The company said it is closely monitoring the US administration’s policy changes, but remains confident that its diversified business model and investments in facilities like inhaler plants and oral solid dosage units will provide resilience. The company also revealed that the impact of the President's Emergency Plan for AIDS Relief (PEPFAR) programme which has supported HIV/AIDS medicines on Cipla’s business is minimal, contributing less than $5 million in sales with low margins. Cipla said it is not a significant contributor to its margins and will have minimal impact on its overall business performance. Donald Trump administration has already instructed organisations in other countries to stop disbursing HIV medications purchased with US aid.
Meanwhile, Cipla also plans to offset the impact of the Revlimid patent expiry in 2026 through new product launches.
Going ahead, the company’s focus will be on growing its key markets, further building its flagship brands, investing in future pipelines as well as focusing on resolutions on the regulatory front. Chronic therapies, which include respiratory, cardiology, diabetes etc, remain key growth drivers and anti-infective and mass-market divisions are also projected to contribute to future growth.
▬▬▬▬▬▬▬▬▬▬
What you need to do >>
• 1. Answer these questions from the Cipla article:
(a) How much does the PEPFAR program contribute to Cipla's sales?
(b) What event in 2026 does Cipla plan to offset with new product launches?
(c) Which therapies remain key growth drivers?
• 2. Update the Cipla article between "The company said" and "with US aid.", inclusive, and write out that part with "inhaler plants" replaced by "inhaler factories".
• 3. Go on with the Cipla article from where it stops.
The records are separate material and have no link to the Cipla article.
▬▬▬▬▬▬▬▬▬▬
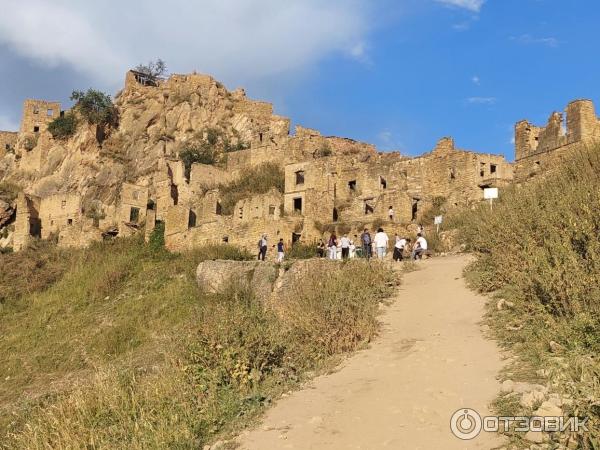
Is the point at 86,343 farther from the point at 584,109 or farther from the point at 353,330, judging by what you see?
the point at 584,109

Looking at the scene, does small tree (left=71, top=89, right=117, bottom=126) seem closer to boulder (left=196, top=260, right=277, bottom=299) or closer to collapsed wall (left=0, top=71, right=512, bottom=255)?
collapsed wall (left=0, top=71, right=512, bottom=255)

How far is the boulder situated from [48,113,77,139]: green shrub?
3585 cm

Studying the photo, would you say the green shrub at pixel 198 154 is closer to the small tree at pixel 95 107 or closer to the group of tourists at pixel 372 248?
the small tree at pixel 95 107

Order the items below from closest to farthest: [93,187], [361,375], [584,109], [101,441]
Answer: [101,441] → [361,375] → [584,109] → [93,187]

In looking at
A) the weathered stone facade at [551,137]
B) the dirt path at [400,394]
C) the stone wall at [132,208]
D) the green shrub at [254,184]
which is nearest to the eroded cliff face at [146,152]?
▬▬▬▬▬▬▬▬▬▬
Answers by task >>
• 1.
(a) Less than $5 million, with low margins.
(b) The Revlimid patent expiry.
(c) Chronic therapies, which include respiratory, cardiology and diabetes.

• 2.
The company said it is closely monitoring the US administration’s policy changes, but remains confident that its diversified business model and investments in facilities like inhaler factories and oral solid dosage units will provide resilience. The company also revealed that the impact of the President's Emergency Plan for AIDS Relief (PEPFAR) programme which has supported HIV/AIDS medicines on Cipla’s business is minimal, contributing less than $5 million in sales with low margins. Cipla said it is not a significant contributor to its margins and will have minimal impact on its overall business performance. Donald Trump administration has already instructed organisations in other countries to stop disbursing HIV medications purchased with US aid.

• 3.
Speaking on this year's guidance, Vohra said, “Firstly, we're confident that we'll end the year exceeding the guidance range we've previously set. With a quarter still remaining, we won't be revising our guidance, but it's clear that we'll surpass the original expectations.”
Cipla’s performance across markets
In India, the branded prescription business saw growth in key therapies such as respiratory, urology, and acute care, despite seasonal challenges in the acute segment. The trade generics division returned to a growth trajectory after facing challenges in recent quarters, driven by strong execution in key therapies, new product introductions, and technological advancements.
Cipla's consumer health portfolio continued its robust performance, with flagship brands Nicotex, Omnigel, and Cipladine maintaining leadership in their respective categories.
North America delivered quarterly revenue of $226 million, supported by strong momentum in differentiated assets. The company also secured multiple generic drug approvals, including Phytonadione Injectable, Esomeprazole Granules, and Potassium Phosphates Injection.
Cipla has resolved most supply chain issues for Lanreotide, which is used to treat gastroenteropancreatic neuroendocrine tumors and expects normalisation in Q1FY26.
In Africa, Cipla reported 9 per cent Y-o-Y revenue growth in USD terms. South Africa's private market positioned Cipla as the second-largest player overall, with its prescription business retaining the top spot. This growth was fueled by strong performance in key therapies, new product launches, and significant expansion in the OTC portfolio.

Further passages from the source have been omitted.